Grab a mop, Sailor. This thing is filthy.
Blue Jays Considering Nomadic Lifestyle
After the Canadian government said “thanks, but no thanks” to the home country Jays playing in Toronto, the team is flying aimlessly in search of a place to play. They’d prefer a Major League park, apparently. I’d prefer to not have a baseball season given the current circumstances, but neither of us may get what we want here.

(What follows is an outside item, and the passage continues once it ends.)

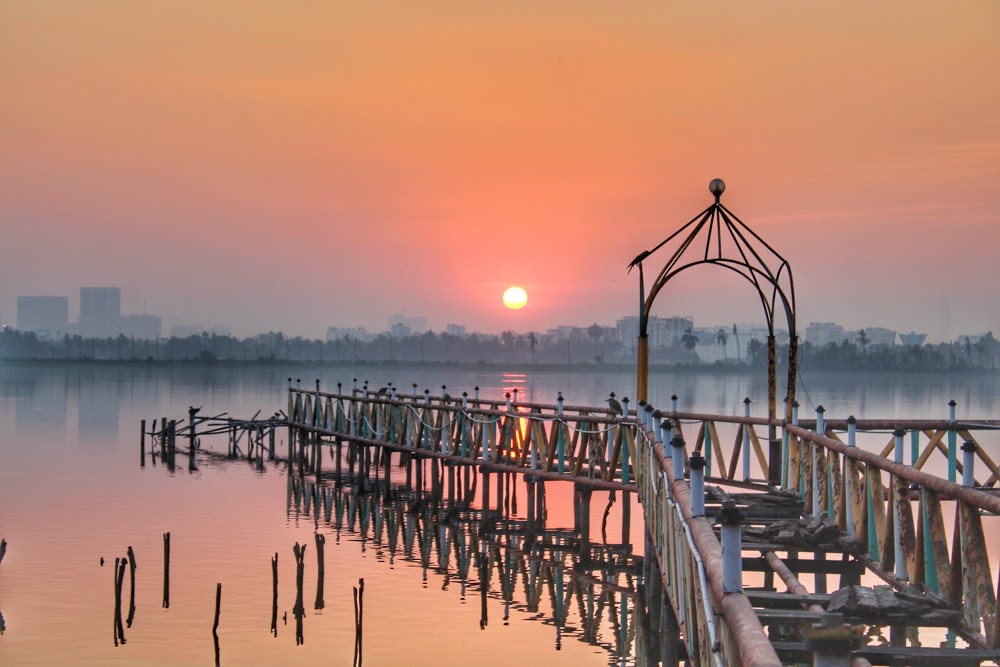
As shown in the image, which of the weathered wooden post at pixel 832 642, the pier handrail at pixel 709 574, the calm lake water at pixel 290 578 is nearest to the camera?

Commissioner Manfred Forging One Baseball to Rule Them All, One Baseball to Find Them. One Baseball to Bring Them All and In the Darkness Bind Them
Minor League Baseball will be cast into the flames, it’s former management left to exist in a realm between the living and the dead; doomed to fly around shrieking in search of all bat-and-ball sports that must be taken to forge the One Baseball. T-Ball as we know it will soon be at an end.
The Bard is Back
For the first time in seven years Daniel Bard will be pitching for a Major League team, having remarkably overcome a brutal case of the yips. If there’s anything that can test his newly rediscovered ability to throw strikes, it’s COORS.
The Great Audio-Visual Experiment
MLB plans to pump in crowd noise from a video game this season, during games which will very obviously have no crowds. This brutal testing of the human limits of cognitive dissonance could have horrifying results.